Confessions of an ISIS Spy

Saturday, November 28th, 2015

A former ISIS spy describes the situation inside the Caliphate:

Before the fight for the Kurdish town of Kobani last year, the caliphate had an aura of invincibility, and people from around the world were rushing to envelop themselves in the black flag of messianic victory. But in that battle, which lasted for months, Kurdish paramilitaries backed by U.S. airpower fought well, while ISIS — at least as far as Abu Khaled characterizes it — needlessly sent thousands to their slaughter, without any tactical, much less strategic, forethought. The jihadist army had lost between 4,000 and 5,000 fighters, most of them non-Syrians.

“Double this number are wounded and can’t fight anymore,” Abu Khaled told me. “They lost a leg or a hand.” Immigrants, then, are requisitioned as cannon fodder? He nodded. In September of last year, at the apogee of ISIS’s foreign recruitment surge, he says the influx of foreigners amazed even those welcoming them in. “We had like 3,000 foreign fighters who arrived every day to join ISIS. I mean, every day.

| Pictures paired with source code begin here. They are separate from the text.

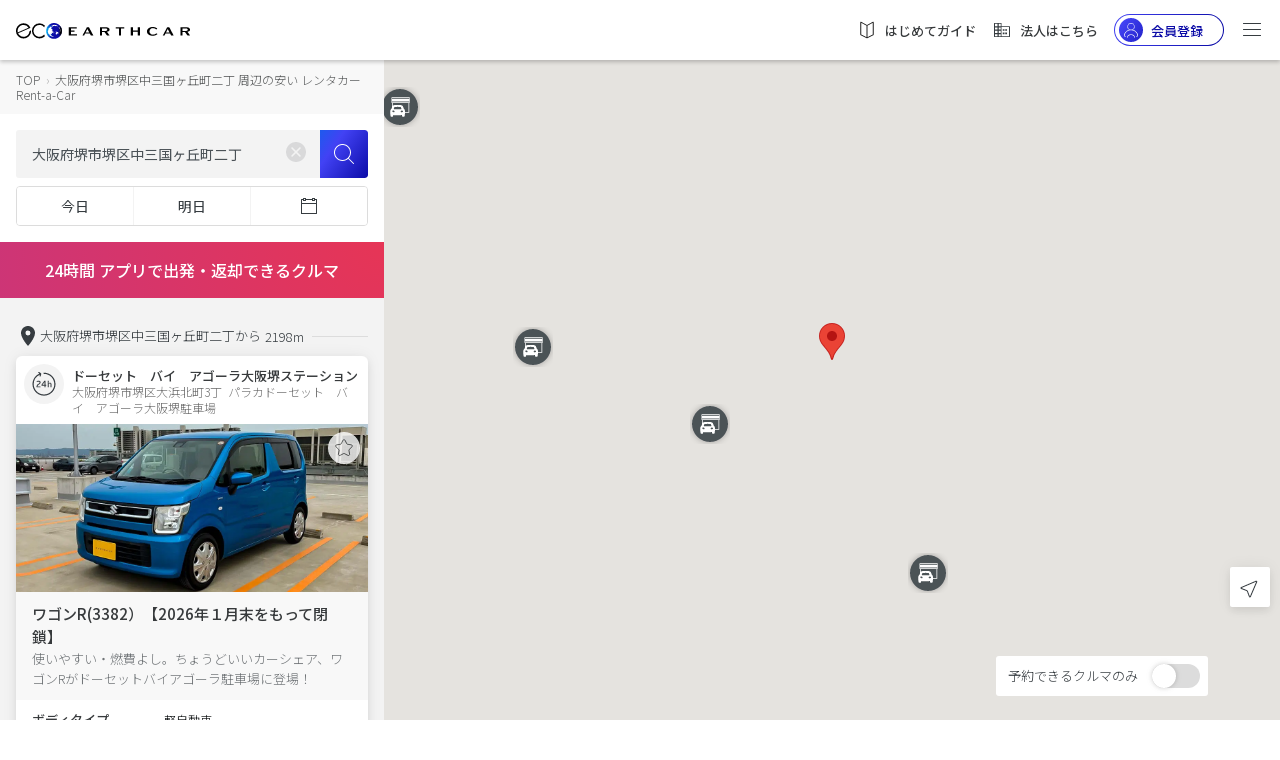

--- FILE ---
content_type: text/html;charset=UTF-8
request_url: https://carshare.earth-car.com/rental-car/vehicle-search/34.574451-135.487767-15/%E5%A4%A7%E9%98%AA%E5%BA%9C%E5%A0%BA%E5%B8%82%E5%A0%BA%E5%8C%BA%E4%B8%AD%E4%B8%89%E5%9B%BD%E3%83%B6%E4%B8%98%E7%94%BA%E4%BA%8C%E4%B8%81
body_size: 2346
content:
<!doctype html>
<html lang="ja">

<head>
  <!--  --><link rel="canonical" href="https://carshare.earth-car.com/rental-car/vehicle-search/34.574451-135.487767-15/%E5%A4%A7%E9%98%AA%E5%BA%9C%E5%A0%BA%E5%B8%82%E5%A0%BA%E5%8C%BA%E4%B8%AD%E4%B8%89%E5%9B%BD%E3%83%B6%E4%B8%98%E7%94%BA%E4%BA%8C%E4%B8%81" /><!--  -->

  <meta charset="utf-8">
  <title>大阪府堺市堺区中三国ヶ丘町二丁 周辺の安い24時間レンタカー【6時間乗っても1200円】格安レンタカー｜EARTHCAR</title>
  <!--  --><base href="https://carshare.earth-car.com/"><!--  -->
  <!-- ↓Don't change base TAG -->
  

  <meta http-equiv="Content-Language" content="ja" />
  <meta name="viewport" content="width=device-width, initial-scale=1.0, minimum-scale=1.0, maximum-scale=1.0, user-scalable=no" />
  <meta name="msapplication-TileColor" content="#ffffff" />
  <meta name="msapplication-TileImage" content="/assets/images/fav-icons/ms-icon-144x144.png" />
  <meta name="theme-color" content="#ffffff" />
  <meta name="description" content="大阪府堺市堺区中三国ヶ丘町二丁 周辺の安い・おすすめレンタカーまとめ。6時間乗っても 1200円！24時間出発・返却できるクルマ、当日もOKな24時間営業のレンタカー店舗、安くて格安の大阪府堺市堺区中三国ヶ丘町二丁近くのレンタカーが一目でわかる！いますぐ大阪府堺市堺区中三国ヶ丘町二丁近くのクルマをレンタル！｜EARTHCAR" />
  <meta name="keywords" content="大阪府堺市堺区中三国ヶ丘町二丁,レンタカー,安い,24時間,格安" />
  <meta property="fb:app_id" content="781510798874068" />
  <meta property="og:site_name" content="大阪府堺市堺区中三国ヶ丘町二丁 周辺の安い24時間レンタカー【6時間乗っても1200円】格安レンタカー｜EARTHCAR" />
  <meta property="og:type" content="website" />
  <meta property="og:url" content="https://carshare.earth-car.com" />
  <meta property="og:title" content="大阪府堺市堺区中三国ヶ丘町二丁 周辺の安い24時間レンタカー【6時間乗っても1200円】格安レンタカー｜EARTHCAR" />
  <meta property="og:description" content="大阪府堺市堺区中三国ヶ丘町二丁 周辺の安い・おすすめレンタカーまとめ。6時間乗っても 1200円！24時間出発・返却できるクルマ、当日もOKな24時間営業のレンタカー店舗、安くて格安の大阪府堺市堺区中三国ヶ丘町二丁近くのレンタカーが一目でわかる！いますぐ大阪府堺市堺区中三国ヶ丘町二丁近くのクルマをレンタル！｜EARTHCAR" />
  <meta property="og:image" content="https://media.carshare.earth-car.com/wp-content/themes/media.carshare.earth-car.com/assets/css/top/images/earthcar_ogp.jpg" />
  <meta name="twitter:card" content="summary_large_image" />
  <meta name="twitter:site" content="@EARTHCAR" />
  <meta name="twitter:creator" content="@EARTHCAR" />
  <meta name="twitter:url" content="https://carshare.earth-car.com" />
  <meta name="twitter:title" content="大阪府堺市堺区中三国ヶ丘町二丁 周辺の安い24時間レンタカー【6時間乗っても1200円】格安レンタカー｜EARTHCAR" />
  <meta name="twitter:description" content="大阪府堺市堺区中三国ヶ丘町二丁 周辺の安い・おすすめレンタカーまとめ。6時間乗っても 1200円！24時間出発・返却できるクルマ、当日もOKな24時間営業のレンタカー店舗、安くて格安の大阪府堺市堺区中三国ヶ丘町二丁近くのレンタカーが一目でわかる！いますぐ大阪府堺市堺区中三国ヶ丘町二丁近くのクルマをレンタル！｜EARTHCAR" />
  <meta name="twitter:image:src" content="https://media.carshare.earth-car.com/wp-content/themes/media.carshare.earth-car.com/assets/css/top/images/earthcar_ogp.jpg" />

And now we don’t have even like 50 or 60.”

This sudden shortfall has led to a careful rethinking by ISIS high command of how inhabitants outside of Syria and Iraq can best serve the cause. “The most important thing,” Abu Khaled said, “is that they are trying to make sleeper cells all over the world.” The ISIS leadership has “asked people to stay in their countries and fight there, kill citizens, blow up buildings, whatever they can do. You don’t have to come.”

Some of the jihadists under Abu Khaled’s tutelage have already left al-Dawla, the state, as he puts it, and gone back to their nations of origin. He mentioned two Frenchmen in their early 30s. What were their names? Abu Khaled claimed not to know. “We don’t ask these kinds of questions. We are all ‘Abu Something.’ Once you start asking about personal histories, this is the ultimate red flag.”

Following the Paris terrorist attacks on Nov. 13, which occurred almost a month after our meeting in Turkey, I contacted Abu Khaled. Now back in Aleppo, he told me that he was fairly certain that one or both of these French nationals were involved in some way in the coordinated assault, the worst atrocity to befall France since World War II, which has killed at least 132 and left almost as many critically wounded.